Copy the records below exactly, from the line containing "Old Delhi Motorcycles The Film" through the last line, and leave out every picture.

Web page caption snippets:
---
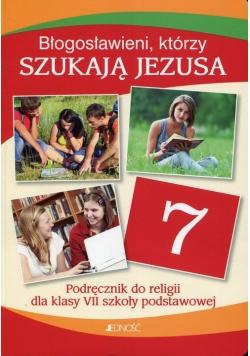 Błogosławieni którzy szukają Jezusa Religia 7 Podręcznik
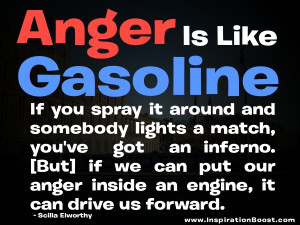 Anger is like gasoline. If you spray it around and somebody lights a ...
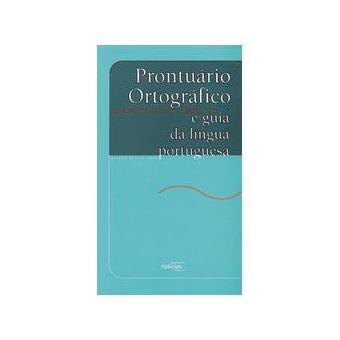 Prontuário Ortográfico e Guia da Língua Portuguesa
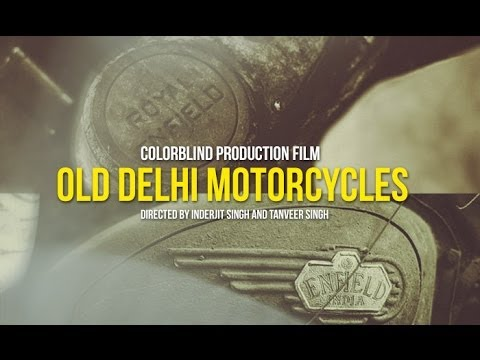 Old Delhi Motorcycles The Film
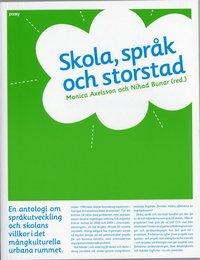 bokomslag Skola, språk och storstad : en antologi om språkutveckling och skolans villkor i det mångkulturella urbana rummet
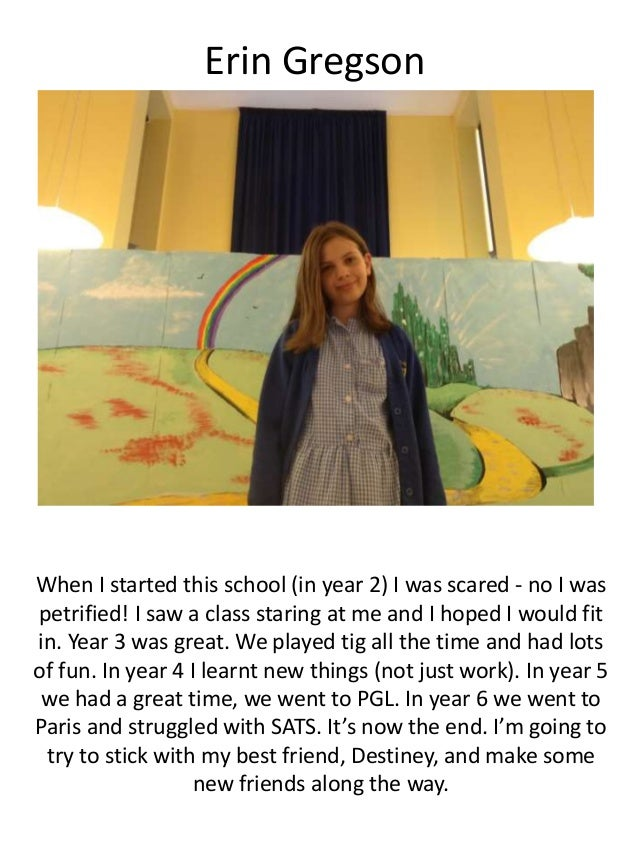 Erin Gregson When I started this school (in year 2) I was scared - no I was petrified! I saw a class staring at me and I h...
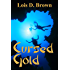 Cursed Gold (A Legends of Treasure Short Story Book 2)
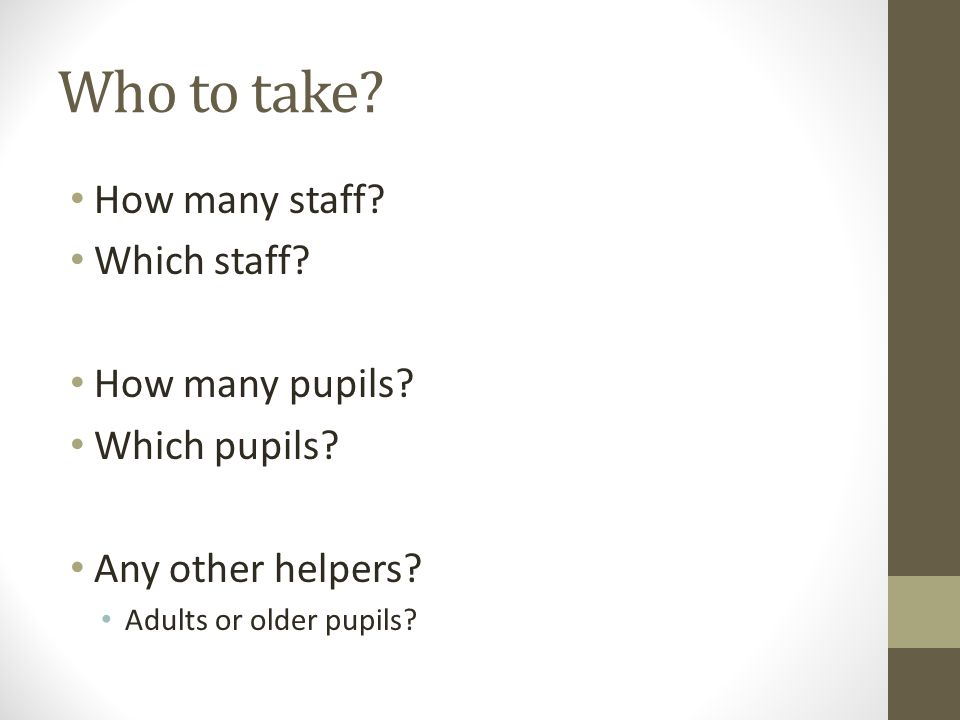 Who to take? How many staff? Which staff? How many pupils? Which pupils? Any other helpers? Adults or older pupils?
---
* Expected output *
 Old Delhi Motorcycles The Film
 bokomslag Skola, språk och storstad : en antologi om språkutveckling och skolans villkor i det mångkulturella urbana rummet
 Erin Gregson When I started this school (in year 2) I was scared - no I was petrified! I saw a class staring at me and I h...
 Cursed Gold (A Legends of Treasure Short Story Book 2)
 Who to take? How many staff? Which staff? How many pupils? Which pupils? Any other helpers? Adults or older pupils?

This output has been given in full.